* **AIM OF THE EXERCISE**: From the line containing "Singer Phil May, of" through the last line of the material, copy every line exactly, both ends inclusive; do not copy pictures.
---
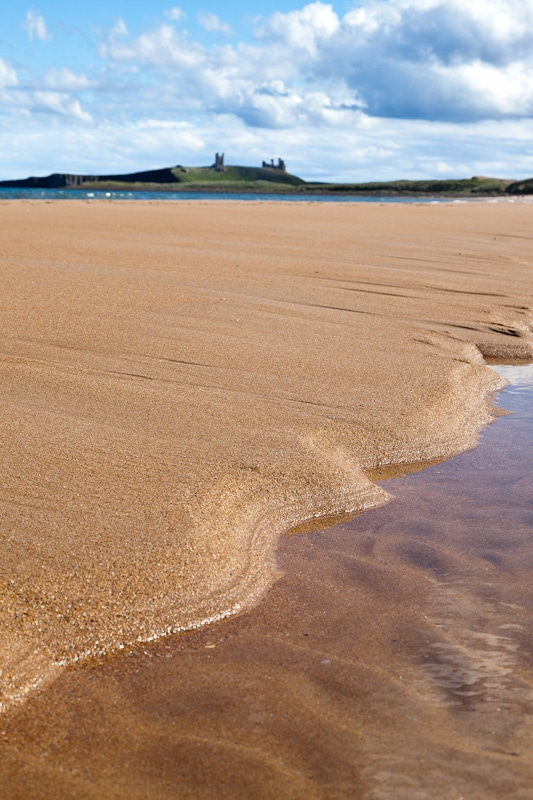 Photograph of smooth sands on Embelton Bay with Dunstanburgh Castle appearing over the horizon.
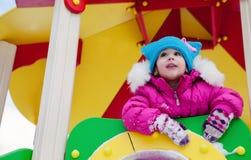 Kleines Mädchen, das auf dem Spielplatz, den Spaß habend spielt, der den Tag des Winters auf der Straße spinnend im Park spielt Stockfotografie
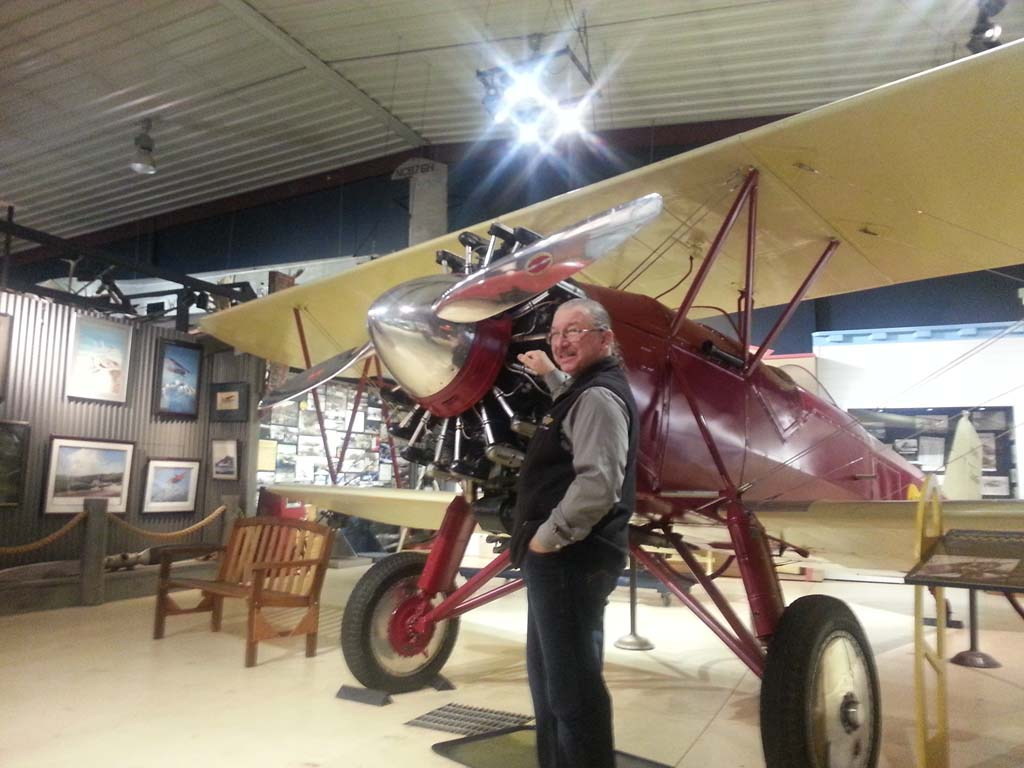 """Mark Ransom, an employee, pilot and docent at the Alaska Aviation Museum, stands by a 1928 Stearman (NC5415), flown by many of Alaska's early aviation heroes, including Wiley Post (who died with Will Rogers) and Merle """"Mudhole"""" Smith. In 1932, this plane conducted the first landing and rescue on 20,000-foot Mt. McKinley.It crashed in 1937, was recovered in the mid-1960s, restored to flying condition and purchased by the museum in 1991. The museum is dedicated solely to the history of aviation in Alaska. [Courtesy photo]"""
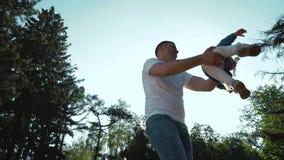 Χαμηλή γωνία που πυροβολείται του πατέρα που έχει τη διασκέδαση με την κόρη μικρών παιδιών στο θερινό κήπο απόθεμα βίντεο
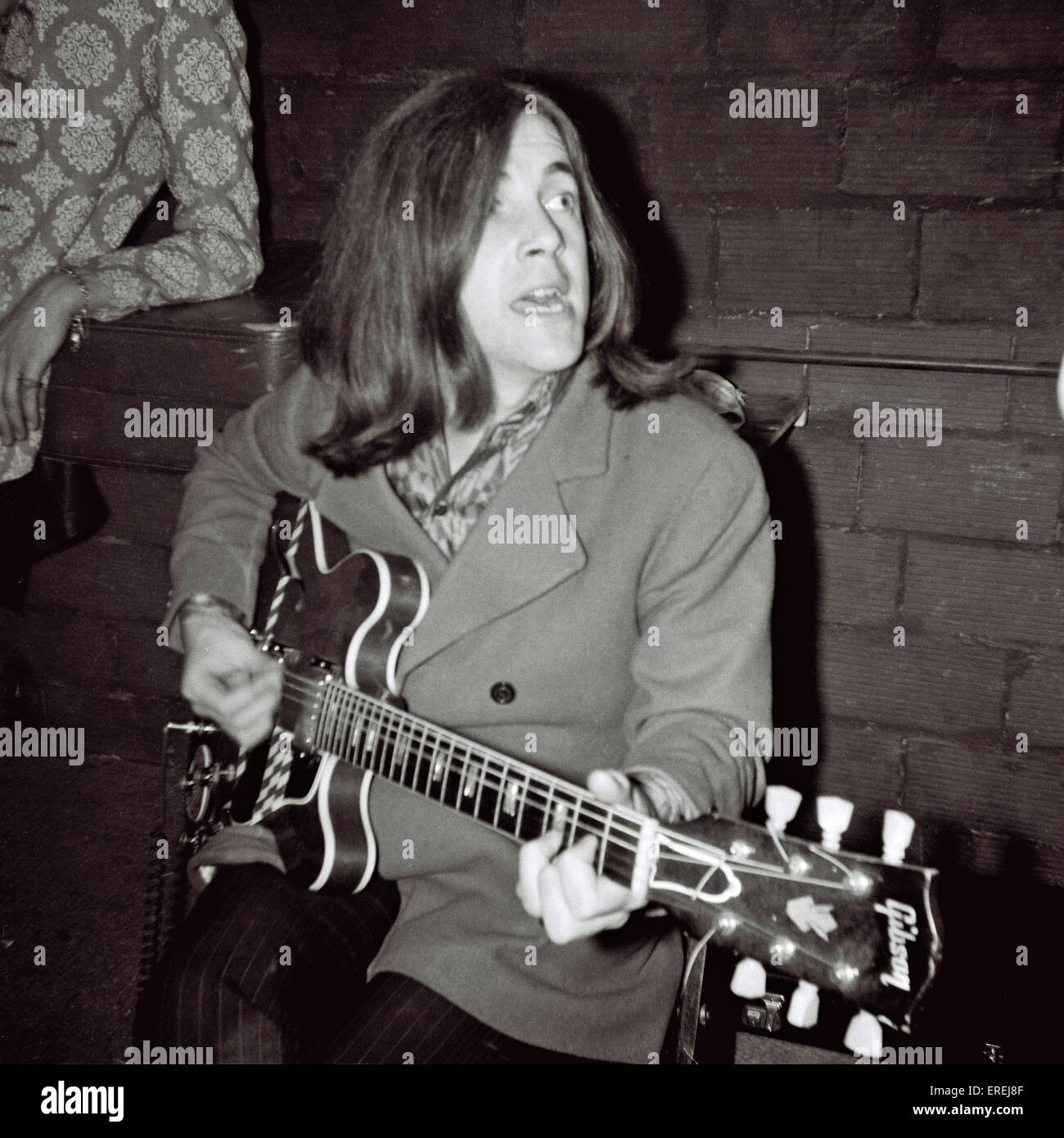 Singer Phil May, of English sixties band The Pretty Things, playing the guitar backstage at a concert at the Palais - Stock Image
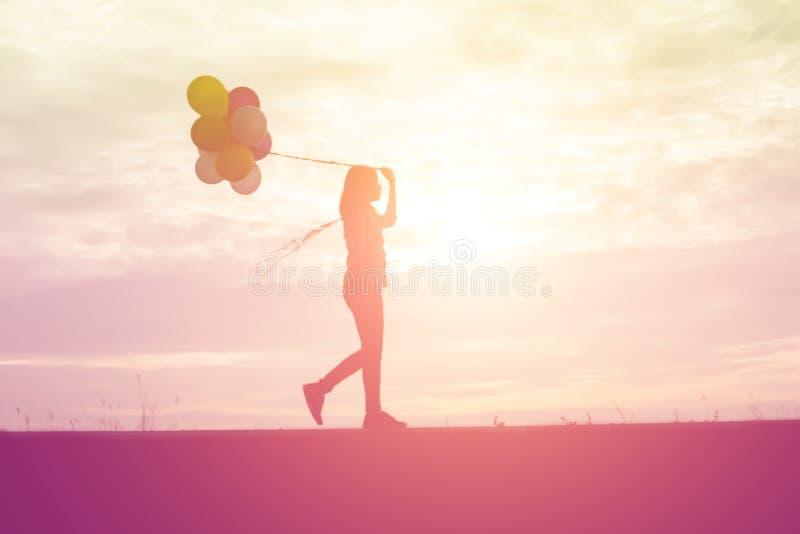 kontur av den unga kvinnan som rymmer f?rgrikt av ballonger med solnedg?ng arkivfoton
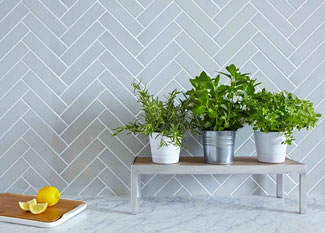 White marble countertop with a light blue herringbone ceramic tile backsplash, sliced lemons and potted plants.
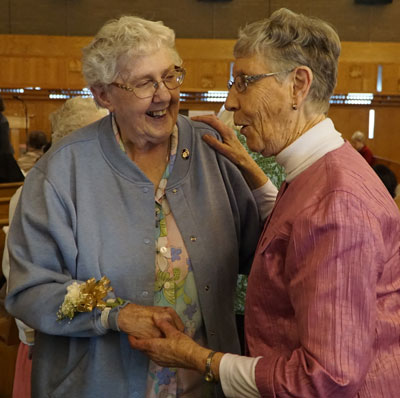 Ursuline Sister of Mount Saint Joseph Grace Simpson, left, greeted Sister of Charity of Nazareth Joan Wilson at the World Day of Consecrated Life Mass Feb. 5 held at St. Stephen Martyr Church. Sister Simpson celebrated 60 years of religious life at the liturgy.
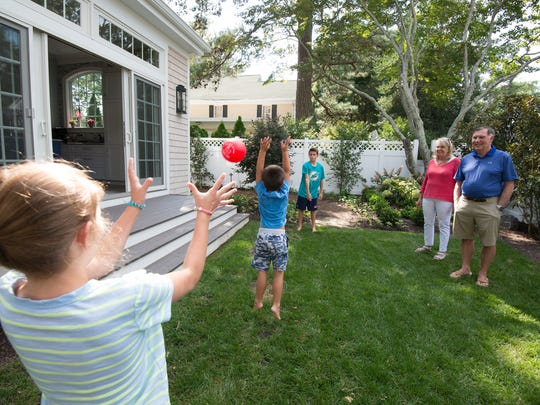 Barry Covington and his wife Sharon and their grandchildren Sean Harmon (12), Michaela Harmon (9) and Liam Harmon (4) in their backyard where they wanted to install a pool at their home in Rehoboth Beach.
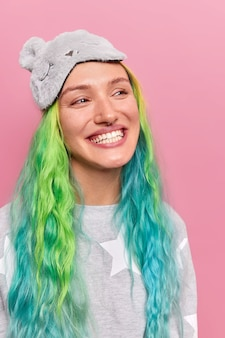 Woman with piercing in nose smiles broadly shows white teeth has good mood after healthy sleep dressed in nightwear isolated on pink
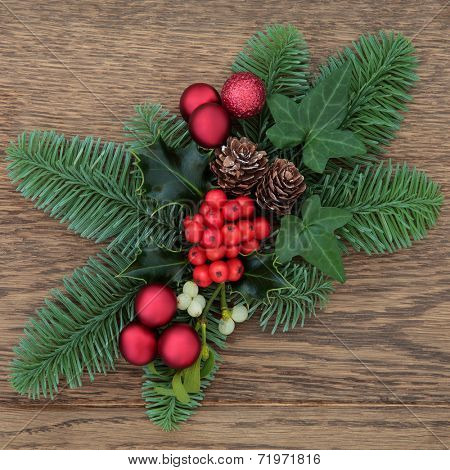 Christmas floral decoration with red baubles, fir, holly, ivy mistletoe and pine cones over oak wood background.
---
* **OUTPUT**:
 Singer Phil May, of English sixties band The Pretty Things, playing the guitar backstage at a concert at the Palais - Stock Image
 kontur av den unga kvinnan som rymmer f?rgrikt av ballonger med solnedg?ng arkivfoton
 White marble countertop with a light blue herringbone ceramic tile backsplash, sliced lemons and potted plants.
 Ursuline Sister of Mount Saint Joseph Grace Simpson, left, greeted Sister of Charity of Nazareth Joan Wilson at the World Day of Consecrated Life Mass Feb. 5 held at St. Stephen Martyr Church. Sister Simpson celebrated 60 years of religious life at the liturgy.
 Barry Covington and his wife Sharon and their grandchildren Sean Harmon (12), Michaela Harmon (9) and Liam Harmon (4) in their backyard where they wanted to install a pool at their home in Rehoboth Beach.
 Woman with piercing in nose smiles broadly shows white teeth has good mood after healthy sleep dressed in nightwear isolated on pink
 Christmas floral decoration with red baubles, fir, holly, ivy mistletoe and pine cones over oak wood background.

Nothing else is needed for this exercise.